Birgit Baronin von Berlichingen wurde bei der Mitgliederversammlung des Heimat- und Verkehrsverein e.V. einstimmig zur neuen ersten Vorsitzenden des Heimat- und Verkehrsvereins gewählt, heißt es in einer Pressemitteilung der Burgfestspiele Jagsthausen GmbH. Gleichzeitig ist sie nun auch deren Geschäftsführerin an der Seite von Roland Halter. Alexandra Baronin von Berlichingen und Jürgen Bircks scheiden nach 25 Jahren aus dem Vorstand aus. Die Verantwortlichen blicken nach zwei coronabedingt ausgefallenen Spielzeiten hoffnungsvoll auf die kommende Spielzeit 2022.

Blick nach vorne

Bei den nachgeholten Mitgliederversammlungen 2019 und 2020 des Heimat- und Verkehrsvereins e.V. gab es einen Rückblick auf die traurigen Geschehnisse der vergangenen zwei Geschäftsjahre, die zu den schwersten in der Geschichte der Burgfestspiele gehören. Erstmals mussten zwei Spielzeiten hintereinander abgesagt werden. „Mit viel Unterstützung aus dem Nothilfefonds des Landes Baden-Württemberg, des Landkreises Heilbronn, unseren treuen Sponsoren, ganz besonders unserem Hauptsponsor, der Adolf Würth GmbH & Co. KG, und vor allem einer großartigen Teamleistung konnte der Betrieb der Burgfestspiele Jagsthausen für das Spieljahr 2022 gesichert werden. Unser Blick geht hoffnungsvoll nach vorne – wir planen eine normale Spielzeit 2022“, so Geschäftsführer und zweiter Vorsitzender Roland Halter.

Rückzug nach 25 Jahren

Ein weiterer Tagesordnungspunkt der Mitgliederversammlung war die Wahl eines neuen ersten Vorstands. Alexandra Baronin von Berlichingen, die krankheitsbedingt nicht anwesend sein konnte, und Jürgen Bircks erklärten nach über 25 Jahren bereits im vergangenen Jahr ihren Rückzug aus der Vereinsführung sowie der Geschäftsleitung der Burgfestspiele. Im Vorfeld der Wahl wurde durch den Ausschuss die Satzungsänderung von bisher drei auf nun zwei Vorstände empfohlen. Birgit Baronin von Berlichingen wurde einstimmig zur neuen 1. Vorsitzenden des Heimat- und Verkehrsvereins e.V. gewählt. Geschäftsführer Roland Halter freut sich auf eine gute Zusammenarbeit und gratulierte ihr im Namen der Burgfestspiele.

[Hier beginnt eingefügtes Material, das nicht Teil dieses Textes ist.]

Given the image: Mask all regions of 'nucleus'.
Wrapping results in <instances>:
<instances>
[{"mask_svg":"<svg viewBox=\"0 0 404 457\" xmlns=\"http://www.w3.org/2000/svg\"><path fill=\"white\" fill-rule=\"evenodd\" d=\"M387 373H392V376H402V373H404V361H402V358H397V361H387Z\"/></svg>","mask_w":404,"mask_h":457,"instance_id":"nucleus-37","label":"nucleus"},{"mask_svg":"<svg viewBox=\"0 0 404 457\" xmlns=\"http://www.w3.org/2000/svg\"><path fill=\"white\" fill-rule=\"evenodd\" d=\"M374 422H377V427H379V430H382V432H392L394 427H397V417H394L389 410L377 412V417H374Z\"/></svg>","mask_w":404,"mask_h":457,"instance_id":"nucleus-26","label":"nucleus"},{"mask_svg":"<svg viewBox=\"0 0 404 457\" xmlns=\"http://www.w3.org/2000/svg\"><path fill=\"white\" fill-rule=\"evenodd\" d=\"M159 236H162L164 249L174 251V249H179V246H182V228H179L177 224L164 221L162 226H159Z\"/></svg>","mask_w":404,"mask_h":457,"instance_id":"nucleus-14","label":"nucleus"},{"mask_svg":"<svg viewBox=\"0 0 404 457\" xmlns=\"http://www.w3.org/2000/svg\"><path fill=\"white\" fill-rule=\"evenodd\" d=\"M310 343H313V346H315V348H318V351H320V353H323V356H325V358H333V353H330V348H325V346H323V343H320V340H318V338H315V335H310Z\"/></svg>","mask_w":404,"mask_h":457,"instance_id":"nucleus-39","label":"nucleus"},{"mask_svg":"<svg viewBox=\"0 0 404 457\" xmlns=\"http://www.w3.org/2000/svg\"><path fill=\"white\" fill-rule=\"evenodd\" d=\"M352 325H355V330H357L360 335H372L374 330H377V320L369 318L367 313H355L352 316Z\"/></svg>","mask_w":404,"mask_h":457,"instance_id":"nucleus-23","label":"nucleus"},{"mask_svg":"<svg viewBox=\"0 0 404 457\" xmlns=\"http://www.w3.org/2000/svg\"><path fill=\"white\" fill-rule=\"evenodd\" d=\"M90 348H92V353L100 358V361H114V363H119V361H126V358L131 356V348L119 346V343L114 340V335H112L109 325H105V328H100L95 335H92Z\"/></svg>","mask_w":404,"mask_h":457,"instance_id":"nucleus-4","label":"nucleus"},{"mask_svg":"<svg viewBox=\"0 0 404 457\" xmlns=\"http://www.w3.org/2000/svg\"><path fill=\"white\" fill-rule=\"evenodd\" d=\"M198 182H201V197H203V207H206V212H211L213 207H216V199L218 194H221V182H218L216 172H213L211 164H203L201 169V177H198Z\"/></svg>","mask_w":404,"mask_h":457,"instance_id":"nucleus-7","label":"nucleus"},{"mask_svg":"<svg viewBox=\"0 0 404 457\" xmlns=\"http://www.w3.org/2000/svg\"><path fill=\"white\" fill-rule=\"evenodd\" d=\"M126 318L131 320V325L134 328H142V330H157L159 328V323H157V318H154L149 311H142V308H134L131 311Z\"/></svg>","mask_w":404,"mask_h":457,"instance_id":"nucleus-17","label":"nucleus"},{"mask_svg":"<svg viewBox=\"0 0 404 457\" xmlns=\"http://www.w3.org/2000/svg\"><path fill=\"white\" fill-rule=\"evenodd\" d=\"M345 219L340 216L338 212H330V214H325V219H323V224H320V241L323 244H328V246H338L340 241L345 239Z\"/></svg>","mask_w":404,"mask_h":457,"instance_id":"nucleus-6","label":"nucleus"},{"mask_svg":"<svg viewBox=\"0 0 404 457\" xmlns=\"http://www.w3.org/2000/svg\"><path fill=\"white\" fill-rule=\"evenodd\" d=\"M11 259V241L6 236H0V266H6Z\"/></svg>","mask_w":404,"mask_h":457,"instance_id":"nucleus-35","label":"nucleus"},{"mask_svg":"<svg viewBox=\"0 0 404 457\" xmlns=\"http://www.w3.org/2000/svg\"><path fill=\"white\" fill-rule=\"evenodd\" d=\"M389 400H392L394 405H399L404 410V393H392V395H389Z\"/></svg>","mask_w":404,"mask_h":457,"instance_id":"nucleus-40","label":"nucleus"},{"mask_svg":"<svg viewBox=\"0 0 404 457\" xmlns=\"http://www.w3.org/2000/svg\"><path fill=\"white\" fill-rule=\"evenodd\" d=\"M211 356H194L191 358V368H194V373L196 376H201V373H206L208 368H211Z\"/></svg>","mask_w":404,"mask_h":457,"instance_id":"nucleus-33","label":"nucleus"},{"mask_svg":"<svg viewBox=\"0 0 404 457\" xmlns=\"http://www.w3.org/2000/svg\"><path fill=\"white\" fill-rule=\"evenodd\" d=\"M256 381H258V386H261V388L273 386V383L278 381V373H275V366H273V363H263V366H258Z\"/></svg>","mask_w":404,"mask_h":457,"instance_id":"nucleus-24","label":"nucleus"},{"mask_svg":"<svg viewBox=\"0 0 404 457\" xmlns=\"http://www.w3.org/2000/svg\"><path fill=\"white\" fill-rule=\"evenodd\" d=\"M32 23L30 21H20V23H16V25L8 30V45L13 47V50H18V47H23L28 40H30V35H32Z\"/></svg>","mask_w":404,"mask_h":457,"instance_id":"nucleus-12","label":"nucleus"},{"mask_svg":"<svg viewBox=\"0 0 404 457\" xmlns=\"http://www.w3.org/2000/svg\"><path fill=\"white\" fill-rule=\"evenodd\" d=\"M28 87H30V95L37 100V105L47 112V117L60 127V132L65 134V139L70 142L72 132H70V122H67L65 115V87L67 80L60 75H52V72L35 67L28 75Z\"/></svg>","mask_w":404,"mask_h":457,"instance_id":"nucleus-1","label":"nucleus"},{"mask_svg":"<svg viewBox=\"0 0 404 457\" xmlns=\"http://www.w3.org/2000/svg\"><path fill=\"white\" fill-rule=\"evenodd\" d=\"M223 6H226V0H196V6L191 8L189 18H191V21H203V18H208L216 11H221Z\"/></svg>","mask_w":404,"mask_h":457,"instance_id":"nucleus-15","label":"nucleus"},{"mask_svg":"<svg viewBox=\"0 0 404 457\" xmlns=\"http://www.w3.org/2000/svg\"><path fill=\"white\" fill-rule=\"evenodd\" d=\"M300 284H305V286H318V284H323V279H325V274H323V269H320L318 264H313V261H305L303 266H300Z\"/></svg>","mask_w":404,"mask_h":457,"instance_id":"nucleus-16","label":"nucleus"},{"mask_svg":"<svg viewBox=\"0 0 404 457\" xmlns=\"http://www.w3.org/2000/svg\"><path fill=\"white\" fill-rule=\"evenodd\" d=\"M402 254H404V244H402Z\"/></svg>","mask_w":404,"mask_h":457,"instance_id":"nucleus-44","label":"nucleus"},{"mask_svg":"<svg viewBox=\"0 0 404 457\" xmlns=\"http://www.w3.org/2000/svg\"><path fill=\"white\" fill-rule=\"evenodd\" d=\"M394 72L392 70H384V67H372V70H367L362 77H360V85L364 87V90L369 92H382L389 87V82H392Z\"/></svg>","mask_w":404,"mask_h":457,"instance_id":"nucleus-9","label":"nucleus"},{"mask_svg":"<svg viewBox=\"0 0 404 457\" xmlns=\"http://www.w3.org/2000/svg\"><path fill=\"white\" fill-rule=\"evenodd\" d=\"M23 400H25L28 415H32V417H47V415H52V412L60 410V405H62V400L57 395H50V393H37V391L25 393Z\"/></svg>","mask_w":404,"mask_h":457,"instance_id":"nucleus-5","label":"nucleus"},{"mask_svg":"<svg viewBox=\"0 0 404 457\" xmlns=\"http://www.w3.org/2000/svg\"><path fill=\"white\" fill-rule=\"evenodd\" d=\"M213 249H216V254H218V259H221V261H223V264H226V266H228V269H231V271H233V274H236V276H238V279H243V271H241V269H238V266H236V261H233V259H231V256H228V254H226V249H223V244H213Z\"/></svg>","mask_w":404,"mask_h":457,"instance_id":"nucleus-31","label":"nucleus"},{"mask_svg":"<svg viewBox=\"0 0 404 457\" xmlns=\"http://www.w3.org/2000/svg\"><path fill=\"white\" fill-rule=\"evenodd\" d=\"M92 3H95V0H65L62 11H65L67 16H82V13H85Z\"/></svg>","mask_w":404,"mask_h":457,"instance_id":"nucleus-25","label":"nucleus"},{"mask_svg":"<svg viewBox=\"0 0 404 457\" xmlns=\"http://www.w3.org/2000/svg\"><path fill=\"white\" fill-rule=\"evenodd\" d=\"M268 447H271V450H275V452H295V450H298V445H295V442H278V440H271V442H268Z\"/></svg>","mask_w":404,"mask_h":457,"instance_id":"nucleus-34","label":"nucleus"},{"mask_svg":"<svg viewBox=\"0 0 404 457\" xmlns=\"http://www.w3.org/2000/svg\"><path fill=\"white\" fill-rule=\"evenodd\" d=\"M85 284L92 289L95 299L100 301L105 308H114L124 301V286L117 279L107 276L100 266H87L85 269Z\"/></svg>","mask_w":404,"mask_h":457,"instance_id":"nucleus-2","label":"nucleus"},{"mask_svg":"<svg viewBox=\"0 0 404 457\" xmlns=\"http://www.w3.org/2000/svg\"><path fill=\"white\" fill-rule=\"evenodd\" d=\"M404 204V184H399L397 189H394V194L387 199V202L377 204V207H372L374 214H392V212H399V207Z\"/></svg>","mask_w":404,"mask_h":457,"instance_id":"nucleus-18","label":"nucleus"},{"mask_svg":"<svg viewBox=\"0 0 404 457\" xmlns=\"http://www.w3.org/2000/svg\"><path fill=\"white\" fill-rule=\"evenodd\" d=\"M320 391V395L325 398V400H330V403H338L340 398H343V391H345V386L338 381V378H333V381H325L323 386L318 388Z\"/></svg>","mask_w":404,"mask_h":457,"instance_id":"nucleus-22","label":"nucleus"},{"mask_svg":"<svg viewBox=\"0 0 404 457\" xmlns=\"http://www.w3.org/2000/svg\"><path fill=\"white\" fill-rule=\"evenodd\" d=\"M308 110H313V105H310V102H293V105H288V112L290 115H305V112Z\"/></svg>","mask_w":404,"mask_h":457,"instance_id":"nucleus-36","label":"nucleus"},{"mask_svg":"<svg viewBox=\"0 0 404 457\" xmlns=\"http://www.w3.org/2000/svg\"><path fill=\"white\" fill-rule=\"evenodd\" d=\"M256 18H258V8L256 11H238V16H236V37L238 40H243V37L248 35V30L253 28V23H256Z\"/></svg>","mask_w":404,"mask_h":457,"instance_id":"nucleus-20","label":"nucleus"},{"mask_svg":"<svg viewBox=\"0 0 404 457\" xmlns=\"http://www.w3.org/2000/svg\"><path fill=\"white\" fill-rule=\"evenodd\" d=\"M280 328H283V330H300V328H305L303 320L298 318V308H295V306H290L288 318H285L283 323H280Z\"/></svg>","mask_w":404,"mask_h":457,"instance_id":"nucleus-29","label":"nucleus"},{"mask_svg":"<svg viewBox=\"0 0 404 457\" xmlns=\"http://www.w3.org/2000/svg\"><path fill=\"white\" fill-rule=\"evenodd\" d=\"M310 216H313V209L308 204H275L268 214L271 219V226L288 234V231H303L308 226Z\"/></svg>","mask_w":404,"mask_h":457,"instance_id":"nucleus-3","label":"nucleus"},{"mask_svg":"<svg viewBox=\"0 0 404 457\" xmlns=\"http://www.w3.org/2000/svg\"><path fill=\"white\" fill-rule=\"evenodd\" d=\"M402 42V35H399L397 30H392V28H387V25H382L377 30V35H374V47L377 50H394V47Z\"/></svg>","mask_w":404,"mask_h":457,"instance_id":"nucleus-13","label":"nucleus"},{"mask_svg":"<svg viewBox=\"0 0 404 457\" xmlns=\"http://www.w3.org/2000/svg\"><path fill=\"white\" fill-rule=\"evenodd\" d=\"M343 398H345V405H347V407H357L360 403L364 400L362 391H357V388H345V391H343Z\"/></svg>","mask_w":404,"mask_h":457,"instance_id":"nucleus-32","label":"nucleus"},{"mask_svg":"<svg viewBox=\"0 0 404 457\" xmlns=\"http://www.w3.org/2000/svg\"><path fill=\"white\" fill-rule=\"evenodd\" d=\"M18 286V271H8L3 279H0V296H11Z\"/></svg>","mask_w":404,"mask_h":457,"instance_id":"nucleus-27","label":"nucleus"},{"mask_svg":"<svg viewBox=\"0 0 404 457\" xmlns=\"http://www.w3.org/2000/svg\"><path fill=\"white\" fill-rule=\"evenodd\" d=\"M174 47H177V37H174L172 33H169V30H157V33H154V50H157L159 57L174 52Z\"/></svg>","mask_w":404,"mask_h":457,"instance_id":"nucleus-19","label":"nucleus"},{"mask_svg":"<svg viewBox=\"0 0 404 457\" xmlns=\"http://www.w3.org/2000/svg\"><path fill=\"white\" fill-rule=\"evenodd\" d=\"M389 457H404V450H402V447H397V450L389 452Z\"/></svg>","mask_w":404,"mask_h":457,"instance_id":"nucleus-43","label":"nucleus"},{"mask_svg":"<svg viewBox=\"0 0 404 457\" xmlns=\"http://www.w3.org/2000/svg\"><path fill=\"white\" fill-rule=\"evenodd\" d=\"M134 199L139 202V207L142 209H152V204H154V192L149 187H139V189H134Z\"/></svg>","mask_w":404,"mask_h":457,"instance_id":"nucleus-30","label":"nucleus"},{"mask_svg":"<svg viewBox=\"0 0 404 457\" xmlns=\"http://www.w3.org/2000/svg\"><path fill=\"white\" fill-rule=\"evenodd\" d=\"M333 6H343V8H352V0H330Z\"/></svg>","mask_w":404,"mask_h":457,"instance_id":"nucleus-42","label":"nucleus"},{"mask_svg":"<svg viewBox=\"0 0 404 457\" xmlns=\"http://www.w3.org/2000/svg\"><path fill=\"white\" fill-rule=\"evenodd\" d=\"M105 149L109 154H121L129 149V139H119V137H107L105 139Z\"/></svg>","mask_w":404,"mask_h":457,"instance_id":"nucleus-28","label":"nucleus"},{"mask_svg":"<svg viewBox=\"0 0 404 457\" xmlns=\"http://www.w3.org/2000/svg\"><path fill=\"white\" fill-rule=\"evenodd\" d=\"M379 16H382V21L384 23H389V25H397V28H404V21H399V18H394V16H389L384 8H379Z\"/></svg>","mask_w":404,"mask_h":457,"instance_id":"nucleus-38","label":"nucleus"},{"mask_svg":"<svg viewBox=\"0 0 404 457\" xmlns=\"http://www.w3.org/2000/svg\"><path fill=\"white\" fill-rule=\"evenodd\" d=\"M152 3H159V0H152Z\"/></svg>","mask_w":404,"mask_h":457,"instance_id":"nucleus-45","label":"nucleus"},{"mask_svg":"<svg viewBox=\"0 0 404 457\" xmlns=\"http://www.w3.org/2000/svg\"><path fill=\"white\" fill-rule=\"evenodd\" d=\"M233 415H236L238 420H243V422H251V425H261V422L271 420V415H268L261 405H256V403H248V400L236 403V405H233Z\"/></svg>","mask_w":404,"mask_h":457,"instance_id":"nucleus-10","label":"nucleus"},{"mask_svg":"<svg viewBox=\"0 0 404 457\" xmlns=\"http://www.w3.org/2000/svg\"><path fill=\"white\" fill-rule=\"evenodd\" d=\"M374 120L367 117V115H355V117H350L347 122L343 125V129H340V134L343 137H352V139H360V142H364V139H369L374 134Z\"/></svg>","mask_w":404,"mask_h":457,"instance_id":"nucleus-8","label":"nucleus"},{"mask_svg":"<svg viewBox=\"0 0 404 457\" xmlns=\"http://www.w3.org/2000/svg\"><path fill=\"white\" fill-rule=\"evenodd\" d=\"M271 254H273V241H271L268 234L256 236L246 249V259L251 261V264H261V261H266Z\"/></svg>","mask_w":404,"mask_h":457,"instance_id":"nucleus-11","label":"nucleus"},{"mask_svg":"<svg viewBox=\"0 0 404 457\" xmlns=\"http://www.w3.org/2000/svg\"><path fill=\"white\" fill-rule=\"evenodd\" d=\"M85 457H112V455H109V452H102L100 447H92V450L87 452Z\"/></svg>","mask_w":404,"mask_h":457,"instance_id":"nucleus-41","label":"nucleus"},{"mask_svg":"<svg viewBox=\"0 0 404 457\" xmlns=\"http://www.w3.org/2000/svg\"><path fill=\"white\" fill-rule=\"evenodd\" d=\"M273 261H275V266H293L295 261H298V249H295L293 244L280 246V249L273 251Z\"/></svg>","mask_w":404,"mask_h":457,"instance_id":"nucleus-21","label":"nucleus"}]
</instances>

„Ich hoffe auf eine erfolgreiche Zukunft“

„Ich bin dankbar für das Vertrauen der Mitglieder und freue mich auf die neue Herausforderung. Der große Zuspruch motiviert mich, diese neue Aufgabe anzugehen, und ich hoffe auf eine erfolgreiche Zukunft der Burgfestspiele in Jagsthausen. Es ist mir eine große Freude, dieses Amt nach meiner Schwiegermutter, die die Festspiele über 25 Jahre mit ihrer charmanten Art geprägt hat, nun weiterzuführen“, so Birgit Baronin von Berlichingen. Roland Halter bringt sein großes Bedauern zum Ausdruck, dass es Alexandra Baronin von Berlichingen nicht möglich war, seinen großen Dank persönlich entgegenzunehmen und von der Mitgliederversammlung verabschiedet zu werden. „Die Burgfestspiele Jagsthausen verdanken ihr viel. Wir wünschen Baronin Alexandra von Herzen alles Gute und wir hoffen, dass es ihr bald bessergeht“, so Roland Halter.

Scheidende Vorsitzende zu Ehrenmitgliedern ernannt

Der zweite Vorsitzende Roland Halter würdigte im Anschluss den scheidenden dritten Vorsitzenden Jürgen Bircks und dankte ihm für die jahrzehntelange gute und vertrauensvolle Zusammenarbeit. Gleichzeitig ernannte er im Auftrag des Vereinsausschusses Alexandra Baronin von Berlichingen und Jürgen Bircks zu Ehrenmitgliedern des Vereins. „Seit 1961 bin ich mit der Götzenburg und den Burgfestspielen verbunden, ab 1995 aktiv. Ich habe viele Höhen und Tiefen miterlebt, aufregende Jahre liegen hinter mir, von denen ich aber keines missen möchte. Intendanten, Regisseure, Schauspieler und Techniker – für sie alle war ich gerne Ratgeber, Freund und Bewunderer. Für diese Zeit und die besonderen Momente bedanke ich mich herzlich, vor allem für die gute und freundschaftliche Zusammenarbeit innerhalb der Geschäftsleitung und den Mitarbeitern“, so Jürgen Bircks.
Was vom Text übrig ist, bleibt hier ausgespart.